(Source document begins)

It’s been clear for sometime (like decades) that either you send your metro Atlanta child to public schools (particularly middle and high school) or you are endangering them now and in the future (no education). If you can’t afford private school, then why are you having kids, Georgia?
BAD PARENTS = major part of all of today’s problems in the U.S. If you can’t bring them up properly or pay to educate and feed them, then it is IMMORAL to have children in the first place.
Prof
November 27th, 2011
2:05 pm
“Jenny” sounds like a principal at a school that has buried such discipline problems. What is remarkable here is that so many teachers and parents from so many school districts have their own similar stories to tell: first-hand witnesses who could contact the AJC later (and be promised anonymity).
Somehow, this culture of concealed student violence by schools seems related to the schools’ cheating scandal also concealed for so long.
Maureen Downey
November 27th, 2011
2:06 pm
@marietta, Did the parents call police?
Maureen
Joan
November 27th, 2011
2:11 pm
Most of the cover-up’s I hear about are special needs children being restrained and put in seclusion. This seems to be a well hidden secret that school districts do not want to be out in the open.
Maureen Downey
November 27th, 2011
2:12 pm
@Prof, There is a story here, but it will take whistleblowers as the common theme here is that records are not kept. I have looked at discipline reports in the past — those collected by DOE from districts but not verified due to lack of staff — and there are wide disparities. But even within schools, there are vast differences in how many discipline referrals teachers make.
The teachers who are better at defusing problems and handling challenging kids tell me that they end up getting more of these kids placed in their classes. So, they end up being punished for being better at handling disruptive kids.
Maureen
Shiloh Parent
November 27th, 2011
2:16 pm
Maureen, gun confiscated at Shiloh HS. Not public. Fights everyday. Gang activity. Now the principal looking for a promotion. Teachers having an affair with a student. Kids hang around the school till 6-7 pm without any supervision. Drug deals happening. Shiloh is a joke. Admin is a joke except for one white asst principal and AP C.Doug. They hire a 4′10 AP. what fight can he stop? Answer none. Someone said they shut down school sponsored activities because of an outside sports activity. Someone rented the gym. Don’t know how true but it came from someone I know.

(Source document ends)

*Set of tasks*:
1) Answer these questions from the comment thread on school discipline.
(a) At what time on November 27th, 2011, did Joan post her comment?
(b) In her reply to Prof, who does Maureen Downey say collected the discipline reports she looked at?
(c) According to Shiloh Parent, until what time do kids hang around the school without supervision?
2) Copy the comment thread on school discipline word for word, from "It’s been clear" up to and including "having kids, Georgia?".

(Given data begins)

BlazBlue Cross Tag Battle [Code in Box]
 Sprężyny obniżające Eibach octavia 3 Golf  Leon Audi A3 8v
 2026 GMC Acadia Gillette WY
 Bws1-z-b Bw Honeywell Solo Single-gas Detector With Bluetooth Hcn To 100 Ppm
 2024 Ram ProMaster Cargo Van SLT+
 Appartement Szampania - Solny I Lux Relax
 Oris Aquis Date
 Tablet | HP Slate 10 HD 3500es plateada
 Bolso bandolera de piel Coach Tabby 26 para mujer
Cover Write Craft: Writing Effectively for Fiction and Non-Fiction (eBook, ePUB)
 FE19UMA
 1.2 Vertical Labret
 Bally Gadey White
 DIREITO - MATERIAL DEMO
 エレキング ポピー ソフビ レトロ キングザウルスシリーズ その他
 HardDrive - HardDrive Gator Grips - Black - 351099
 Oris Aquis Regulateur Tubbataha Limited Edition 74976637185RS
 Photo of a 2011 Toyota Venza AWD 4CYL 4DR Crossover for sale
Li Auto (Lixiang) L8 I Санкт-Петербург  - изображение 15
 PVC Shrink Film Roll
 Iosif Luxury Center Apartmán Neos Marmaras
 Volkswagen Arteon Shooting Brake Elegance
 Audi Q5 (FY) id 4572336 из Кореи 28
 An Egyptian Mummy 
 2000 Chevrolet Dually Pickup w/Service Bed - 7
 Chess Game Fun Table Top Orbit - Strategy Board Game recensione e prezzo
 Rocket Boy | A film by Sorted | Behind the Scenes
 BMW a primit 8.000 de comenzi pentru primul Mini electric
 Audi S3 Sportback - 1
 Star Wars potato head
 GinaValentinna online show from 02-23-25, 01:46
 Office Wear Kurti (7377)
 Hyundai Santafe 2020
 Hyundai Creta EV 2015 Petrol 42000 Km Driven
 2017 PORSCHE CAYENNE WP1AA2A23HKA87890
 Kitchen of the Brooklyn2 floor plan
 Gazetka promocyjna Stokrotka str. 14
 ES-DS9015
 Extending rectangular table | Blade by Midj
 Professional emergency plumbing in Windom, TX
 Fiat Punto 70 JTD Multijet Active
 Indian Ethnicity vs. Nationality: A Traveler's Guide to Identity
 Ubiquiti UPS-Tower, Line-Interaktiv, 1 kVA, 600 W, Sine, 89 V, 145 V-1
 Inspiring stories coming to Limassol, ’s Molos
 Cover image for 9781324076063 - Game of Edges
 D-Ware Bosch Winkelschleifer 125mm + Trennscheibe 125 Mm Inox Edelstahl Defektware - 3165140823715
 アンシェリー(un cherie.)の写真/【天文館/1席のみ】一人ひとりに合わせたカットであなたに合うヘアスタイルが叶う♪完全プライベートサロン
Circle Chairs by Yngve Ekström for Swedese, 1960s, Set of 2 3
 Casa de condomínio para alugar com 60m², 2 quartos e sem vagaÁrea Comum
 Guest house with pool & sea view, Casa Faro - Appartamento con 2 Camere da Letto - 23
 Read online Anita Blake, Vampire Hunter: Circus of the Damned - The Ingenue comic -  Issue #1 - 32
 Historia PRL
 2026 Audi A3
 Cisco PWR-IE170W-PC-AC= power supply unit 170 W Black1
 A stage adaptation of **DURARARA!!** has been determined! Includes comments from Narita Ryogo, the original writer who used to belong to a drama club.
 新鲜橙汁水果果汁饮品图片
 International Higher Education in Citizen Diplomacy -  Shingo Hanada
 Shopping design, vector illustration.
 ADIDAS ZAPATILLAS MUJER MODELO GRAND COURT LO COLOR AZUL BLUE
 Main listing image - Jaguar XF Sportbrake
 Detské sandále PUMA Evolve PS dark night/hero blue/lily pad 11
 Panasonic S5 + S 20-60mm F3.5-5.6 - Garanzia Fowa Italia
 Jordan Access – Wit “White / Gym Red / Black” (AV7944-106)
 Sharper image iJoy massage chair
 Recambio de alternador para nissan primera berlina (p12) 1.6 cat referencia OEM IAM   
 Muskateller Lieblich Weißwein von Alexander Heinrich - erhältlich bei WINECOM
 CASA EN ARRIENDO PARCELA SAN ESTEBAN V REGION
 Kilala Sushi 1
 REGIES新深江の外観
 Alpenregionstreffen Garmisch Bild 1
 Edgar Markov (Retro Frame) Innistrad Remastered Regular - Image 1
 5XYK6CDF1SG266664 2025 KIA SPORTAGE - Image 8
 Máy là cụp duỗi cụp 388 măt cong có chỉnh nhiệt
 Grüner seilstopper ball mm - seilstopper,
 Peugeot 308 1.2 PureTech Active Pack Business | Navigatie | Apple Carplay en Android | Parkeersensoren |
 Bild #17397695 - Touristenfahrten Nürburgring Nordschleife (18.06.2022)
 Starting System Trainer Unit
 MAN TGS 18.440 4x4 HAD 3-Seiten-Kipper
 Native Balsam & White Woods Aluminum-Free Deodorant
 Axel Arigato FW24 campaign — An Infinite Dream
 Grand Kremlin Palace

(Given data ends)

*Activity answers*:
1)
(a) 2:11 pm
(b) The DOE, which collected them from districts
(c) 6-7 pm

2)
It’s been clear for sometime (like decades) that either you send your metro Atlanta child to public schools (particularly middle and high school) or you are endangering them now and in the future (no education). If you can’t afford private school, then why are you having kids, Georgia?